ACTIVITY A
Decide whether each statement, (i) through (iii), agrees with the text on the EMBRACE project. Answer yes or no for each, and quote the exact words of the text that settle it.
(i) The project was set up in 2005 by a group of 18 European institutions.
(ii) The project was run from Cambridge.
(iii) The tools the project produced were published in a centralized registry.
ACTIVITY B
Answer these questions from the text on the EMBRACE project:
(i) In what year did the project conclude?
(ii) Who was the project's EU coordinator?
(iii) What drove the integration efforts?
ACTIVITY C
Write the next paragraph of the text on the EMBRACE project, starting after its final sentence.

SOURCE EXTRACT

★ ★ ★ ★ ★ ★ ★

= EMBRACE =

EMBRACE (European Model for Bioinformatics Research and Community Education) was a project established in 2005 consisting of a consortium of 18 european institutions to develop bioinformatics tools and web-services in the life sciences domain in an unified manner. The project concluded in 2010, having produced almost 1000 services across with diverse applications including traditional programs, such as BLAST and ClustalW, and domain-specific tools and resources, such as metabolite substructure prediction or prediction of protein stabilization. The tools were published in a centralized registry.

Integration efforts were driven by a set of test problems representing key issues for bioinformatics service providers and end-user biologists. EMBRACE made many bioinformatics web services available to the international research community. As a result, groups throughout Europe were able to use the EMBRACE service interfaces for their own local or proprietary data and tools. The project was run from the EBI in Hinxton, England. Fred Marcus was its EU project coordinator.

★ ★ ★ ★ ★ ★ ★

INPUT DATA

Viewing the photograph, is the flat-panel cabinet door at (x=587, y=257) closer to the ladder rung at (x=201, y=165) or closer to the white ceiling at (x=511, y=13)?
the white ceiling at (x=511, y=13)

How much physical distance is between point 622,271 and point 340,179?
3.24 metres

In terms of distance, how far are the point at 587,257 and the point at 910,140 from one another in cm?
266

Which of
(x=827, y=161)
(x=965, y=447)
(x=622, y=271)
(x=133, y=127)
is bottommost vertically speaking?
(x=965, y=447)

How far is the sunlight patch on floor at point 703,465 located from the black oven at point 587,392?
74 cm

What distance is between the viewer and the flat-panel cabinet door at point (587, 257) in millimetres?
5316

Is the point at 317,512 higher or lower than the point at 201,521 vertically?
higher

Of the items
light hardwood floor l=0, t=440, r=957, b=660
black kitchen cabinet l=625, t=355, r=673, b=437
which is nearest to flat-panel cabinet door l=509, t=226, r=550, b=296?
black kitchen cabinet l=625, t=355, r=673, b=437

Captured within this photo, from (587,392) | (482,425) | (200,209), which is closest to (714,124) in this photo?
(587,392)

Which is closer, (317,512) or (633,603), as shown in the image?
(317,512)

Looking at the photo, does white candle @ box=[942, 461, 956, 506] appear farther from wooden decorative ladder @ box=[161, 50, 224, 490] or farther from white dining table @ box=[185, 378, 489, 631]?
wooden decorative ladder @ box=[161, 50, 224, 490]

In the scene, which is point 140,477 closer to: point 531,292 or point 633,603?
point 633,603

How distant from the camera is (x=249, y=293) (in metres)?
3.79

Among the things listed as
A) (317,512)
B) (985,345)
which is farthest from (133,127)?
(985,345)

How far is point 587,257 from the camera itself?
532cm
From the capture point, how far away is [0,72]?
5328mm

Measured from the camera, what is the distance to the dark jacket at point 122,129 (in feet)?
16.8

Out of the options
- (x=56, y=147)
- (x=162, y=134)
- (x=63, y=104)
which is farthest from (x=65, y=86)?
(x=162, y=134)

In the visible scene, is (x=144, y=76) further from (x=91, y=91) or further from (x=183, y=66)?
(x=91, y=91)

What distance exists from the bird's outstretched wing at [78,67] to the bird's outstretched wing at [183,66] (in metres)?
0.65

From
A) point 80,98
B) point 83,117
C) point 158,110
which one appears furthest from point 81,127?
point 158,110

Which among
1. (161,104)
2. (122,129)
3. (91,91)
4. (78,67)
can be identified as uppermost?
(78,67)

★ ★ ★ ★ ★ ★ ★

ANSWER SPACE A
(i) Yes: "established in 2005 consisting of a consortium of 18 european institutions"
(ii) No: "The project was run from the EBI in Hinxton, England."
(iii) Yes: "The tools were published in a centralized registry."

ANSWER SPACE B
(i) 2010
(ii) Fred Marcus
(iii) A set of test problems representing key issues for bioinformatics service providers and end-user biologists

ANSWER SPACE C
The registry, data, and methods developed as part of EMBRACE were used to create EDAM ("EMBRACE Data and Methods"), an ontology of bioinformatics operations (tool or workflow functions), types of data and identifiers, application domains and data formats.

The EMBRACE project was funded by the European Commission within its FP6 Programme, under the thematic area "Life sciences, genomics, and biotechnology for health."